OLTF of GRX was measured (fig1).
OLTF gain is 3.1dB lower than before and phase is consistent.
GRX input power change (fig2, T cursor is the time around reference was measured.) is 1.338, which corresponds to 2.5dB, so gain mismatch between current one and reference is 0.6 dB (this might come from the alignment because reference was measured just after the POP/POS fine alignment (klog23618)).
So, no significant change seems to happen in GRX control.
I tried to estimate the optical gain of GrPDH-X by using measured OLTF in klog#30125 and AOM efficiency measured in klog#6544.
Best fitted value of optical gain and cavity pole frequency is 75.45dB V/MHz and 492.97Hz, respectively (expected rough cavity pole frequency is ~500Hz).
Individual difference at generic filter for SLOW_DAQ may make a mismatch as ~0.6dB, 6deg. around 1kHz because I assumed it as design value.

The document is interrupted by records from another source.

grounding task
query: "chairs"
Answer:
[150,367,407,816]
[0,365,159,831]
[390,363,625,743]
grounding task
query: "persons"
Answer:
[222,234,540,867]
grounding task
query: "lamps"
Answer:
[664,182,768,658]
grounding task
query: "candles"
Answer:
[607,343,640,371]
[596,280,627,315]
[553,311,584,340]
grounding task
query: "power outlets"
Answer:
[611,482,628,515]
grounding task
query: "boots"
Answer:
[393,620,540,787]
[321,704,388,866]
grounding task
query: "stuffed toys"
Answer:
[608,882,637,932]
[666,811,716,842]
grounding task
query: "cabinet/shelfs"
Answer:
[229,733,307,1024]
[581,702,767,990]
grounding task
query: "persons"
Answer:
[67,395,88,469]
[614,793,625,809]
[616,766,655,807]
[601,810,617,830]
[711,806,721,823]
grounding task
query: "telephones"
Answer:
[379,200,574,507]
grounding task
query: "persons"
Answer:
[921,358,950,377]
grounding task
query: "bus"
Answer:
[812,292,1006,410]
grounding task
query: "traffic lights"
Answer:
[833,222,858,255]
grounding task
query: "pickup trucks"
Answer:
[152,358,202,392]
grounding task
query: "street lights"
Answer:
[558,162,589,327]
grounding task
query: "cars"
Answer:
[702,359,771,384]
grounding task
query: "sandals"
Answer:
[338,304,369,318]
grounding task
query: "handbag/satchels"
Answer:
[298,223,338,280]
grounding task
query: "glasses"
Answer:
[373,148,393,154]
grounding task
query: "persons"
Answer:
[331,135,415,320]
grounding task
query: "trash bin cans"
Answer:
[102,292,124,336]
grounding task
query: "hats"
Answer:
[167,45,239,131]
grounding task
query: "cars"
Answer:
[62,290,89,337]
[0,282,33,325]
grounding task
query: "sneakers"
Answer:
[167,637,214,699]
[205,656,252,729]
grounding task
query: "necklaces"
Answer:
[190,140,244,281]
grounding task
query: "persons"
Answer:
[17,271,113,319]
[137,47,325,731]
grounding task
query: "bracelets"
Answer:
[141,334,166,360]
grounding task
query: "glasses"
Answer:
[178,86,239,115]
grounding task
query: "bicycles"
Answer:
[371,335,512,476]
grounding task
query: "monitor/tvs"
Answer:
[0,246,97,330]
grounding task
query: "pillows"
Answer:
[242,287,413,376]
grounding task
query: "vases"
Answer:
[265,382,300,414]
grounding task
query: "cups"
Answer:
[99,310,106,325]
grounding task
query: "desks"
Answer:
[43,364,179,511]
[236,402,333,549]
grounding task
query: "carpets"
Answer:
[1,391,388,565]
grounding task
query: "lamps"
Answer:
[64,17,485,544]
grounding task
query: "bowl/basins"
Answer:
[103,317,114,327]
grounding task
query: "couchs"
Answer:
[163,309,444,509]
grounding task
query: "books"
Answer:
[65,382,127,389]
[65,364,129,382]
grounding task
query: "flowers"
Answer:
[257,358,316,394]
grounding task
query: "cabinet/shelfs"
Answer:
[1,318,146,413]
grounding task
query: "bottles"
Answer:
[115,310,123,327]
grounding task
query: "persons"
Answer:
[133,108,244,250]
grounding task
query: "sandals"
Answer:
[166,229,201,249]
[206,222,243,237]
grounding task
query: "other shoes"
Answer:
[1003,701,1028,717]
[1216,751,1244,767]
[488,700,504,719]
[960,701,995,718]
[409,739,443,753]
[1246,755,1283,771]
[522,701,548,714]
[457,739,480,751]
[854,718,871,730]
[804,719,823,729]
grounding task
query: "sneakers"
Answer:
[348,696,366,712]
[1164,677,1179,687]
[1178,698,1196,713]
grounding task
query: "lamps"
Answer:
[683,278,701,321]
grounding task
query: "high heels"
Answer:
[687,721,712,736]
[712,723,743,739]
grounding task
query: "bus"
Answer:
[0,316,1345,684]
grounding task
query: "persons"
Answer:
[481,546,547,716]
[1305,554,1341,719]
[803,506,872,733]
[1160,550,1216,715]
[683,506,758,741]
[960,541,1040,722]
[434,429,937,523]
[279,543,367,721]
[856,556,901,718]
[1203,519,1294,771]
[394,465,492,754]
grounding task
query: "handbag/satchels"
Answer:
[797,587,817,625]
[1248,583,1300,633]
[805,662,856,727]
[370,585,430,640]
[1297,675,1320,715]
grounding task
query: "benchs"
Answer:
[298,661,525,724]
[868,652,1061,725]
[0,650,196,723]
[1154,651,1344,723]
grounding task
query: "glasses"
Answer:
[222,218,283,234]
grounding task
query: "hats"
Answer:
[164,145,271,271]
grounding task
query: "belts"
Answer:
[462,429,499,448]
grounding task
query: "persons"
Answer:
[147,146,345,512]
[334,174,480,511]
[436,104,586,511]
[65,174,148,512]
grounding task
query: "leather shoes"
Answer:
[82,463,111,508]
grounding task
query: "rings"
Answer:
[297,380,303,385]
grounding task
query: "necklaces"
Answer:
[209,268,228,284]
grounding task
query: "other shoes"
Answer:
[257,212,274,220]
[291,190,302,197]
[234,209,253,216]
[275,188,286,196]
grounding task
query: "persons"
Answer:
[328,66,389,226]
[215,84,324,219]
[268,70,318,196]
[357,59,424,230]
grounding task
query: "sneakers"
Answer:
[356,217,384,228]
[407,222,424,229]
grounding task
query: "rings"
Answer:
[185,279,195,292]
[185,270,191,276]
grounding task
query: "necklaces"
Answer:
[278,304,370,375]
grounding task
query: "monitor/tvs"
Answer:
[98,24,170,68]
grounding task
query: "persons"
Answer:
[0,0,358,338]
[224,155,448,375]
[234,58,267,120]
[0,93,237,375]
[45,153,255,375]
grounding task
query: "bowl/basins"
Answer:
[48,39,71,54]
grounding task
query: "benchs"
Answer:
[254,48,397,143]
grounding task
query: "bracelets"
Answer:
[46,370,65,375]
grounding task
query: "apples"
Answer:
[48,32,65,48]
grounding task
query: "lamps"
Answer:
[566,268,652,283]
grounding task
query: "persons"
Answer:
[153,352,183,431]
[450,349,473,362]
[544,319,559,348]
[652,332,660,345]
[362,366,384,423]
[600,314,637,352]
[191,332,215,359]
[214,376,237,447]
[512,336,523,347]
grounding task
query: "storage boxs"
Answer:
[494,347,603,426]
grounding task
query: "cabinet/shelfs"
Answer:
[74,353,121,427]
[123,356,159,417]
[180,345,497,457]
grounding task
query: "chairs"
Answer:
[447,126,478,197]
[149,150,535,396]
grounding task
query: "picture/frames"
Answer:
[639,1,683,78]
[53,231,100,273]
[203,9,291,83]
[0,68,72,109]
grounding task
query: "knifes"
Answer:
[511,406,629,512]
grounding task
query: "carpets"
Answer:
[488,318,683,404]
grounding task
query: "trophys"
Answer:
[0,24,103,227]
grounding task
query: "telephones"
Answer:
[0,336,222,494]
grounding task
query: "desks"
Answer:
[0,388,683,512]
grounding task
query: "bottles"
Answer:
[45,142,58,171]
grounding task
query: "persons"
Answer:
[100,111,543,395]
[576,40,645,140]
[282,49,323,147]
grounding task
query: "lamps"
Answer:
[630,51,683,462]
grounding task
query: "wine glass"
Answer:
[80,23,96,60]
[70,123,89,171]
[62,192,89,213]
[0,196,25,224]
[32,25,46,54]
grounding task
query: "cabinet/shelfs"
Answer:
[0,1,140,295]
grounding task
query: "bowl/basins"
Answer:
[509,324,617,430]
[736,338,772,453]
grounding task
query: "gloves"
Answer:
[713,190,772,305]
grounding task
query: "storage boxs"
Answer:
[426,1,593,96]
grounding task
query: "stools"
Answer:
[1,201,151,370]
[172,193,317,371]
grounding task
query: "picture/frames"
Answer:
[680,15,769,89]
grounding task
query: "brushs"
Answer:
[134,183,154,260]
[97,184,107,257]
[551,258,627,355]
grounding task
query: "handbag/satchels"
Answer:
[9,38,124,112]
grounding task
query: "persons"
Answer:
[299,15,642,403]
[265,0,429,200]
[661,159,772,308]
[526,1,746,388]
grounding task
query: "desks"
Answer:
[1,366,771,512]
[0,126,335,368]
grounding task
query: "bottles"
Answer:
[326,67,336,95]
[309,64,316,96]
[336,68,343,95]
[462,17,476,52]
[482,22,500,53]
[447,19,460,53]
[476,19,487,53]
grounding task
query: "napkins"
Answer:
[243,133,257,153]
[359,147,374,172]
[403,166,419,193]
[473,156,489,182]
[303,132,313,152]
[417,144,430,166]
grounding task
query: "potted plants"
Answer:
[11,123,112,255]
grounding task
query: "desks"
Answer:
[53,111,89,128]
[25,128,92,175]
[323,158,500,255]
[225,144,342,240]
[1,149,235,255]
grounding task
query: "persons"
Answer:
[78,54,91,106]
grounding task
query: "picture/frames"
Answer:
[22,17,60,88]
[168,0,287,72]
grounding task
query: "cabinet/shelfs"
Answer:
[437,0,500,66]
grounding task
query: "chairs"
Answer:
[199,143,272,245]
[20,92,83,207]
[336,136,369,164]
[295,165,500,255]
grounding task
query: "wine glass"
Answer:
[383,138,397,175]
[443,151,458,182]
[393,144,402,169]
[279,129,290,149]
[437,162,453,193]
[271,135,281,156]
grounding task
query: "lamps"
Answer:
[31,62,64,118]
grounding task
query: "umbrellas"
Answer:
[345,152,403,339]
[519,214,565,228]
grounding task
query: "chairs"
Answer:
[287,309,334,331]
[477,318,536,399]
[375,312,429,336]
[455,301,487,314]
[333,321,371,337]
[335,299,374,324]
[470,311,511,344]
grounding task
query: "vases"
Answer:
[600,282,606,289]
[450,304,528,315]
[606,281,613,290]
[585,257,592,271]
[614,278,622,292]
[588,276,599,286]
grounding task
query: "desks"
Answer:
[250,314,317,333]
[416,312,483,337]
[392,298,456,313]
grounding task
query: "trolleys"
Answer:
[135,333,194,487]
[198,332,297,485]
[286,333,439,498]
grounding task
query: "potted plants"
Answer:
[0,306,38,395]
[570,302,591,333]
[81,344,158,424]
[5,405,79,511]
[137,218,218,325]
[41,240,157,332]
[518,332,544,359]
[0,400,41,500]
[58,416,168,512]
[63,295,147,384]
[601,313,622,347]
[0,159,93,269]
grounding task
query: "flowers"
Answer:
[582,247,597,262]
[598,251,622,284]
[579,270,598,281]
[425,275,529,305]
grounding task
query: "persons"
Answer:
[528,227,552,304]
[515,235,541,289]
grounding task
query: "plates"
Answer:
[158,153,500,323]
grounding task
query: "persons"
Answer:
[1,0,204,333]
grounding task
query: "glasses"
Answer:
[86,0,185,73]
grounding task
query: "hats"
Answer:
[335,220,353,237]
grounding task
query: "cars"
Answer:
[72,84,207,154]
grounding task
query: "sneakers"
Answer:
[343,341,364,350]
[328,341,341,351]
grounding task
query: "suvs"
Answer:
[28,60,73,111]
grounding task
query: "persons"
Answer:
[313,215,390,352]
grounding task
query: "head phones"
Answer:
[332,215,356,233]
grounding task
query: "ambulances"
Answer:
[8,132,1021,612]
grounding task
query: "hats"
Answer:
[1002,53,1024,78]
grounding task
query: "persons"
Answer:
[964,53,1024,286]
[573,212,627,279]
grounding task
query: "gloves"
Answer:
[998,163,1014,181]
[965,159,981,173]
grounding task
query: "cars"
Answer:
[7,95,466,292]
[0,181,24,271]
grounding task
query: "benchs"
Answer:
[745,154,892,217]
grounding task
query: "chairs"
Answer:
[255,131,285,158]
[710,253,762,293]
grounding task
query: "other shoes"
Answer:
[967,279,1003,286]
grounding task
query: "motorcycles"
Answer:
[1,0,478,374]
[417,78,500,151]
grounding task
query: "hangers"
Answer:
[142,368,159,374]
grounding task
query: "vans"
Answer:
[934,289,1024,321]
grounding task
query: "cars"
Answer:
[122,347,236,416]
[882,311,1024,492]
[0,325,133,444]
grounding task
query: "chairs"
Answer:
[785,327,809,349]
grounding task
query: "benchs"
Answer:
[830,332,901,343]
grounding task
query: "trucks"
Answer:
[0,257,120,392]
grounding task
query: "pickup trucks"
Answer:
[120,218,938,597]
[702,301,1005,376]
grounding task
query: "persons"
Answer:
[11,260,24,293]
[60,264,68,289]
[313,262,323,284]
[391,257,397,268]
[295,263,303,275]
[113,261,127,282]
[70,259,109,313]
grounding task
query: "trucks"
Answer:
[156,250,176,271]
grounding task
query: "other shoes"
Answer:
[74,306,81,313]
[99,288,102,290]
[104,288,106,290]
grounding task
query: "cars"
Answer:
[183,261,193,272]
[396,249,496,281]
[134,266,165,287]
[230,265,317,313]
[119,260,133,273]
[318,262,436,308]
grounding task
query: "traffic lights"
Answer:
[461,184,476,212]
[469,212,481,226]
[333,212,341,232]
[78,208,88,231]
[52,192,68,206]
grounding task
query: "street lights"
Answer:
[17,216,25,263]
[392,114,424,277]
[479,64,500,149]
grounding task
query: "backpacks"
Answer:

Measuring generic filter response and modeling it might be able to remove this remaining mismatch (though I don't think it's not urgent).
Measured transfer function by Ushiba-kun is from K1:ALS-X_PDH_SLOW_DAQ_OUT_DQ to K1:ALS-X_PDH_MIXER_DAQ_OUT_DQ. K1:ALS-X_PDH_SLOW_DAQ_OUT_DQ is calibrated to the single-end voltage at the input point of slow lowpass. ALS-X_PDH_MIXER_DAQ_OUT_DQ is calibrated to the single-end voltage at the input point of common compensation. These two calibrations are applied at the FilterBank modules. In addition to this, Ushiba-kun applied the analog filter responses of CMS to his measurement results by diaggui calibration in order to obtain the transfer function corresponding to OLTF. For my purpose, simulating analog filter response of CMS is not required and difference between design value and actual electronics may affect estimated optical gain. So I used raw transfer function from K1:ALS-X_PDH_SLOW_DAQ_OUT_DQ to K1:ALS-X_PDH_MIXER_DAQ_OUT_DQ without diaggui calibration in my estimation.
This raw transfer function should contain following components.
- slow lowpass filter: 500kHz LPF ["List of variants" in Wiki page]
- AOM efficiency: 0.42MHz/V [klog#6544]
- optical response (optical gain + cavity pole)
- mini-circuit attenuator and lowpass at IN1 of CMS: -20dB and 1.6MHz LPF [JGW-T2112593]
- IN1GAIN of CMS: 9dB [Fig.1 (IN1GAIN value at the measurement time)]
I fitted the measured raw transfer function with the model function containing these components. In this fitting only optical gain and cavity pole frequency are treated as the free parameters and other components were fixed the designed value. And also, Because I could see phase delay by super-Nyquist pole or the time delay around Nyquist frequency, I added the time delay parameter as exp(-i*2*pi*f*tau).
Fitted results are shown in Fig.2 and Fig.3. Best fitted value of optical gain, cavity pole frequency and empirical time delay is 75.45dB V/MHz, 492.97Hz, and 4.49us, respectively. Note that optical gain means a conversion factor from voltage at the input of mini-circuits on IN1 port of CMS to frequency. Though this is a fitting with very simple single pole model, correlation between fitting parameters are not so small because all measured data points are larger than the pole frequency. But estimated cavity pole frequency is roughly same as expected value. So these best fitted value seems to be not so bad estimation.
According to the residual plot (Fig.3), there is frequency dependent structure. Because this structure is only ~0.6dB, it seems to come from a mismatch in zero/pole frequency or a poor SNR of the excitation signal instead of the missing zero/pole. So model function itself is not so bad. This estimation is not affected by the individual differences of compensation and boost filters in common/slow paths. So possible case of the mismatch in zero/pole frequency is generic filter at MIXER_DAQ or SLOW_DAQ.